Although we don't believe in timing the market or panicking over daily movements, we do like to keep an eye on market changes -- just in case they're material to our investing thesis.
U.S. stocks opened roughly unchanged this morning, with the S&P 500 (SNPINDEX: ^GSPC ) and the narrower, price-weighted Dow Jones Industrial Average (DJINDICES: ^DJI ) down 0.11% and 0.19%, respectively, at 10:05 a.m. EDT.
All trading on the Nasdaq exchange ceased for three hours yesterday afternoon -- a disruption unusual for its breadth and duration.

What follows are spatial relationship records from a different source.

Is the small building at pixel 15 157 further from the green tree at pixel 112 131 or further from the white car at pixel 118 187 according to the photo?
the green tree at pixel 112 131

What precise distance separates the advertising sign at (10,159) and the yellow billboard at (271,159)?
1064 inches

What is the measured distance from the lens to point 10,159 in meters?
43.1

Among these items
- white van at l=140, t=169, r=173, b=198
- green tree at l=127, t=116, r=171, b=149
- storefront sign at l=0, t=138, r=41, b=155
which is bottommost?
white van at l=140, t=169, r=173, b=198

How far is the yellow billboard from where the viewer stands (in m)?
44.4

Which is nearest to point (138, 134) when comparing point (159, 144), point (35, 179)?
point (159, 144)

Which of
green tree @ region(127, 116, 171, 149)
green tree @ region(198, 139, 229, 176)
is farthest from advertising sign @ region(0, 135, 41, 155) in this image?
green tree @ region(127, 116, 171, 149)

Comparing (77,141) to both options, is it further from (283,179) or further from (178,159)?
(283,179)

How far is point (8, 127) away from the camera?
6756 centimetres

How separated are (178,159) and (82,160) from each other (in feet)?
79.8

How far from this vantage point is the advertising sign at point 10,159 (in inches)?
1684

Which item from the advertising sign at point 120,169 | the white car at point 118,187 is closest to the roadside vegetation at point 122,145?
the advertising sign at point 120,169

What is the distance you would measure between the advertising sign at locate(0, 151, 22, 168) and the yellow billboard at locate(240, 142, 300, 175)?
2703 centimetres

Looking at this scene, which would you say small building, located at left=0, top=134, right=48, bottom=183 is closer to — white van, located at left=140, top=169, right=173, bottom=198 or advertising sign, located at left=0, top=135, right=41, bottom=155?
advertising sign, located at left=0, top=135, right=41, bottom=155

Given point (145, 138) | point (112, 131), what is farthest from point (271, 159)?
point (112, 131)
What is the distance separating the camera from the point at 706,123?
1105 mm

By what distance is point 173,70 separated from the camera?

Here are three things you ought to know about what happened:
It could have been worse
As I noted yesterday, Nasdaq's outage appeared to have virtually no impact on investor sentiment -- which I find quite surprising, particularly when one considers that the market witnessed another technological failure earlier in the week, when one of Goldman Sachs' (NYSE: GS ) trading systems made a flurry of erroneous trades, after sending incorrect orders to exchanges operated by NYSE Euronext, Nasdaq OMX, and CBOE. According to the Financial Times, the incident could cost Goldman $100 million in losses.
It's certainly easy enough to imagine an uglier reaction; we were probably lucky the outage occurred in August, rather than October!
This type of failure will happen again
The financial markets are too dynamic and the business of financial exchanges has become too competitive to allow exchanges to err on the side of caution and conservatism. Having worked in the software industry, including in a firm that provided connectivity between banks/broker-dealers and exchanges, I can attest to the tremendous pressure organizations are under to achieve time-to-market. The priority is to "ship" software -- minor bugs can be addressed once systems are in production. However, in systems of phenomenal complexity, minor bugs, quick fixes, and workarounds can have unpredictable consequences...
As many of the largest exchanges (including the NYSE and the Nasdaq, which is part of Nasdaq OMX Group (NASDAQ: NDAQ ) ) are now owned by publicly traded companies, I'd imagine the culture is not much different inside the technology division of these institutions.
Yesterday, I wrote that "when an engineering or technological system gets sufficiently complex, unpredictable failures are certain to occur from time to time." Or, as The Wall Street Journal's E.S. Browning and Scott Patterson summarize with a clever headline to their coverage of the story: "Market Size + Complex Systems = More Glitches."
The investors least vulnerable to these problems are the genuine investors
For the fast-money crowd, including high-frequency traders, market disruptions of this type can be a disaster in the making, with the potential for huge losses. However, if you're a long-term, fundamental investor who buys and sell stocks deliberately and infrequently, the odds are you won't even notice a three-hour market outage. The best way to limit your technological exposure to modern markets is to be a long-term investor (you can also review my list of Best Practices for Long-Term Investors in a Microsecond Market).